Kutipan:
JAKARTA – Kepolisian Daerah Jawa Timur (Polda Jatim) menyebut jumlah korban dalam peristiwa runtuhnya bangunan Pondok Pesantren (Ponpes) Al Khoziny Kabupaten Sidoarjo, mencapai 79 orang dan seorang tewas pada Senin, 29 September 2025 malam.
Kabid Humas Polda Jatim, Kombes Pol. Jules Abraham Abast menjelaskan, jumlah 79 korban luka tersebut berdasarkan pendataan di RS Siti Hajar Sidoarjo dan RSUD R.T. Notopuro, Sidoarjo dua rumah sakit yang merawat para korban.
Rinciannya, korban di RSUD Notopuro 34 orang dan di RS Siti Hajar mencapai 45 orang, dengan satu orang meninggal dunia.

Bahan Sumber:
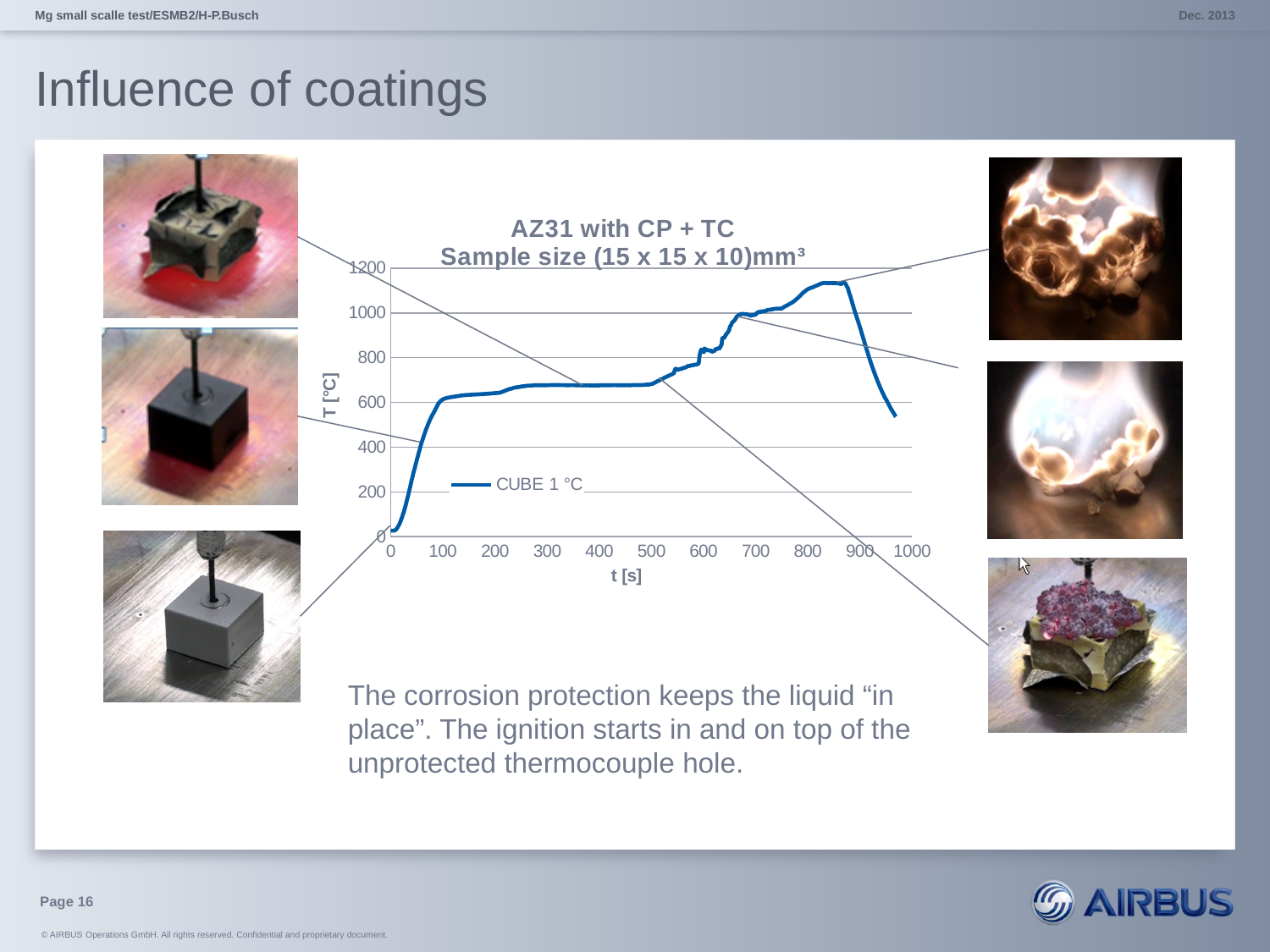
Is the temperature at t = 800 s greater or less than 1000 °C? greater What is the title of the chart? AZ31 with CP + TC Sample size (15 x 15 x 10)mm³ Does the temperature rise or fall between t = 900 s and t = 1000 s? fall What kind of chart is shown on the slide? line chart Is the temperature at t = 300 s greater or less than 600 °C? greater Does the temperature rise or fall between t = 0 s and t = 500 s? rise Is the temperature at t = 500 s greater or less than 600 °C? greater What is the name of the series shown in the chart legend? CUBE 1 °C How many series does the chart legend list? 1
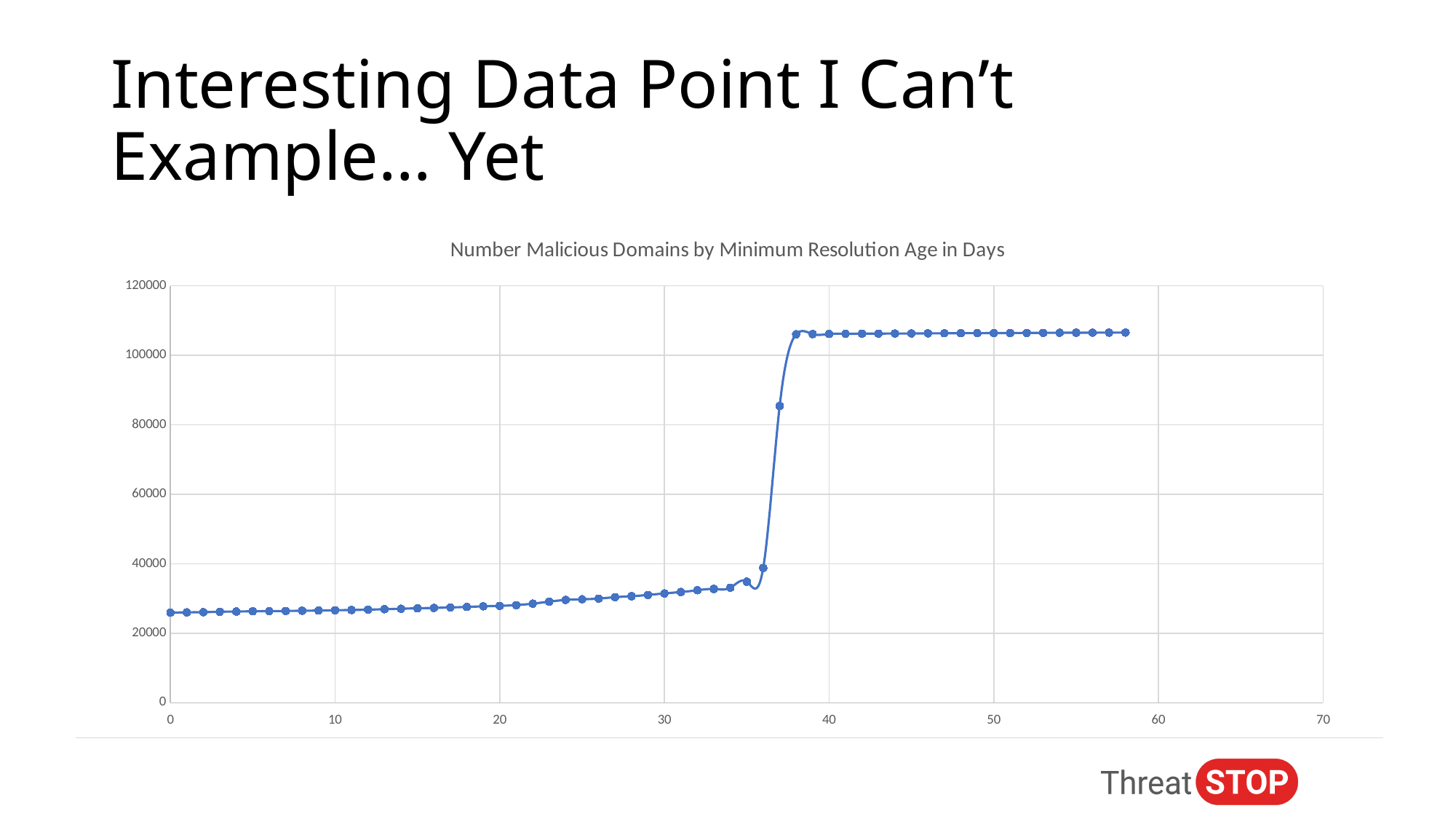
What kind of chart is shown on the slide? line chart Is the value at a minimum resolution age of 10 days greater or less than 20000? greater Is the value at a minimum resolution age of 50 days greater or less than 100000? greater Is the value at a minimum resolution age of 45 days greater or less than 120000? less What colour is the plotted line in the chart? blue Which is larger: the value at 30 days or the value at 55 days? 55 days Which is larger: the value at 10 days or the value at 40 days? 40 days What is the title of the chart? Number Malicious Domains by Minimum Resolution Age in Days Do the values generally rise or fall as the minimum resolution age increases along the x axis? rise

Petunjuk Tugas A:
Menurut kutipan tentang runtuhnya bangunan Ponpes Al Khoziny, berapa jumlah korban yang dirawat di RSUD Notopuro?
Petunjuk Tugas B:
Tuliskan lanjutan kutipan berita tentang runtuhnya bangunan Ponpes Al Khoziny di Sidoarjo, dimulai setelah kalimat terakhirnya.

Hasil Tugas A:
34 orang.

Hasil Tugas B:
Jules mengatakan, satu korban meninggal dunia di RS Siti Hajar itu, sudah dalam proses pemulangan ke kediaman keluarga.
“Kami juga bersama stakeholder terus melalukan komunikasi dengan pihak-pihak terkait termasuk ponpes untuk mengetahui berapa pastinya jumlah korban,” jelasnya.
“Kita berharap kalau pun masih ada korban di reruntuhan dapat segera kita evakuasi dan kita berikan pertolongan secepatnya yang bersangkutan dapat kita obati,” sambungnya.
Dirikan Posko
Selain itu, Kombes Pol. Jules juga mengatakan bahwa di sekitar TKP terdapat posko gabungan dan posko kesehatan untuk menerima pihak wali santri apabila mengalami kelelahan atau sakit saat ikut mencari para korban.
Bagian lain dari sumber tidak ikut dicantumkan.